Here are the basic expression factory functions modulo fix.

expression const_ (double f) { return _const{f}; }
expression observation (std::string const& tag) { _obs m; m.tag = tag; return m; }

Here then is fix.

expression fix (std::string const& d, expression const& x);

namespace detail {

  struct fix_visitor :
    boost::static_visitor<expression> {
    std::string d;
    fix_visitor (std::string const& d) : d(d)
    {}
    expression operator ()(_const const& x) const
    { return x; }
    expression operator ()(_obs const& x) const
    {  _fix res;
     res.d = d; res.f = x; return res; }
    expression operator ()(_neg const& x) const
    { return x; }
    expression operator ()(_fix const& x) const
    { return x; }
    expression operator ()(_add const& x) const
    { _add res; res.lhs = fix (d, x.lhs);
      res.rhs = fix (d, x.rhs); return res; }
    expression operator ()(_sub const& x) const
    { _sub res; res.lhs = fix (d, x.lhs);
       res.rhs = fix (d, x.rhs); return res; }
    expression operator ()(_mul const& x) const
    { _mul res; res.lhs = fix (d, x.lhs);
      res.rhs = fix (d, x.rhs); return res; }
    expression operator ()(_div const& x) const
    { _div res; res.lhs = fix (d, x.lhs);
      res.rhs = fix (d, x.rhs); return res; }
    expression operator ()(_max const& x) const
    { _max res; res.lhs = fix (d, x.lhs);
      res.rhs = fix (d, x.rhs); return res; }
    expression operator ()(_min const& x) const
    { _min res; res.lhs = fix (d, x.lhs);
      res.rhs = fix (d, x.rhs); return res; }
  };

}//namespace detail

expression fix (std::string const& d, expression const& x) {
  return boost::apply_visitor (detail::fix_visitor (d), x);
}
You see what's going on there right? In order to fix an expression you have to recurse down into the expression replacing unfixed observations with fix expressions.

Ok, let's give it a go!

int main () {

  expression rate = observation ("heart rate");
  expression scale =  const_ (100);
  expression score = scale * fix ("t + 5", 
      min (const_ (0.2), max (rate / fix ("t", rate) - const_ (1.0), const_ (0.0))))
  ;

  std::cout << score << std::endl;

  return 0;
}
That program produces the output
100 * min (0.2, max(fix(t + 5, observation("heart rate")) / fix(t, observation("heart rate")) - 1, 0.0))
(note that the fixing to $t + 5$ has moved into the interior of the original expression as we'd hope).

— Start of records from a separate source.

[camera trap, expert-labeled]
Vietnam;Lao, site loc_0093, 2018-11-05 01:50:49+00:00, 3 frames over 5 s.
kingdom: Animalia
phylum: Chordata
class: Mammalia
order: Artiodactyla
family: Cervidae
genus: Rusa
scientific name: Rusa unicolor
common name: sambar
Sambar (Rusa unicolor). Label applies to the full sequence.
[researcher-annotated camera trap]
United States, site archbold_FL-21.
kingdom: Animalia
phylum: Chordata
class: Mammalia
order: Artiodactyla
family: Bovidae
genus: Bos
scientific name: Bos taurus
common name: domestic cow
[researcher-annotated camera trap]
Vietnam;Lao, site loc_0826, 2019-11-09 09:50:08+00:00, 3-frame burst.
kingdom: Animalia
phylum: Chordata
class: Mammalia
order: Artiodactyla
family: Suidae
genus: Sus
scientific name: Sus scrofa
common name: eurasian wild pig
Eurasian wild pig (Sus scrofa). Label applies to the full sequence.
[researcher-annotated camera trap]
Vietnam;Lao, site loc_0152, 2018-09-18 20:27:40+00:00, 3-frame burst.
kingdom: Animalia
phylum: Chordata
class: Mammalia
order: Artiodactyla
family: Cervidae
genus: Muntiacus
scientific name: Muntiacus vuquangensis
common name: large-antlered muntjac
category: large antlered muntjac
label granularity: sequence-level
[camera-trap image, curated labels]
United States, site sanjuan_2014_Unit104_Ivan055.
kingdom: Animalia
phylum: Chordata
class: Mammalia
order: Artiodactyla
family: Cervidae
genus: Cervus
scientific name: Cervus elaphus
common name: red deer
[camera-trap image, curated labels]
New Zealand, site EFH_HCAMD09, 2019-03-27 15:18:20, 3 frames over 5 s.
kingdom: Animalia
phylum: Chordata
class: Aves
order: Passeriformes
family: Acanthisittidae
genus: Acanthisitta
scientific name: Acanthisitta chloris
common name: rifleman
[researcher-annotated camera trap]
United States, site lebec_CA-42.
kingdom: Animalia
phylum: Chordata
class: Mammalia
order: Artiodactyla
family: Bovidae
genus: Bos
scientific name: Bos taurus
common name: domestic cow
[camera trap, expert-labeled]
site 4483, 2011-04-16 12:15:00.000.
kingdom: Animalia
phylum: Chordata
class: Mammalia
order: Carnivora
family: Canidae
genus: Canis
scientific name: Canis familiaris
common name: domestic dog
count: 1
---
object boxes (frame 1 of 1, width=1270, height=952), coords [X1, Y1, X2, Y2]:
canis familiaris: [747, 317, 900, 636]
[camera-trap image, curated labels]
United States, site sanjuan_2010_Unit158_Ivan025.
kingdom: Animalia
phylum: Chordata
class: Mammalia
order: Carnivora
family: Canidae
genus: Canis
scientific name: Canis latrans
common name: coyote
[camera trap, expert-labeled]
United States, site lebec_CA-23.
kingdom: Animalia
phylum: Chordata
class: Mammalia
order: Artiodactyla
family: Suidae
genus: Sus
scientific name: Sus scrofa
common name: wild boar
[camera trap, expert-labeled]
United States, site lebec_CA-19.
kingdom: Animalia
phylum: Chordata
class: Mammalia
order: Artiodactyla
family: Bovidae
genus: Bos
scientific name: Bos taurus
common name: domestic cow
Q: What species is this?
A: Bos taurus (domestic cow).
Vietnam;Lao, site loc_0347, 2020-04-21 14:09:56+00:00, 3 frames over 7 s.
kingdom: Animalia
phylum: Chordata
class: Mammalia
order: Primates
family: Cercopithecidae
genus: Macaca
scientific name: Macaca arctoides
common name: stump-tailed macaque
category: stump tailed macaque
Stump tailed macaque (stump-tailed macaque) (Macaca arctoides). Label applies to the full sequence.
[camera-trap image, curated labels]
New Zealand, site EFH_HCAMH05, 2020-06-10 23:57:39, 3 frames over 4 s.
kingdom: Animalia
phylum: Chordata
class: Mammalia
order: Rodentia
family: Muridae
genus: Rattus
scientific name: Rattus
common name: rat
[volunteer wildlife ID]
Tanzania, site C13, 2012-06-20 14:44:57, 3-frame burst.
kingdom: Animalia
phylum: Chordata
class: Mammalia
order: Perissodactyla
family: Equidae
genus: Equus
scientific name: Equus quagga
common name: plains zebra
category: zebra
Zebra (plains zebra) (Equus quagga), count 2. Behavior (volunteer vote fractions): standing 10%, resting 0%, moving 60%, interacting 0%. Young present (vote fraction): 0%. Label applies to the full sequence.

So that's it - a basic expression algebra with placeholders. What's missing at this point is a function to simplify an expression in the context of a set of fixings. If we assume fixings are described as tuples of (1) the observation tag, (2) the time-stamp and (3) the observed value, the signature for that function might read something like,

expression simplify (
   std::vector<std::tuple<std::string, std::string, double>> const& fixings
  , expression const& xpr);
I'll leave the implementation of this as an exercise for the reader.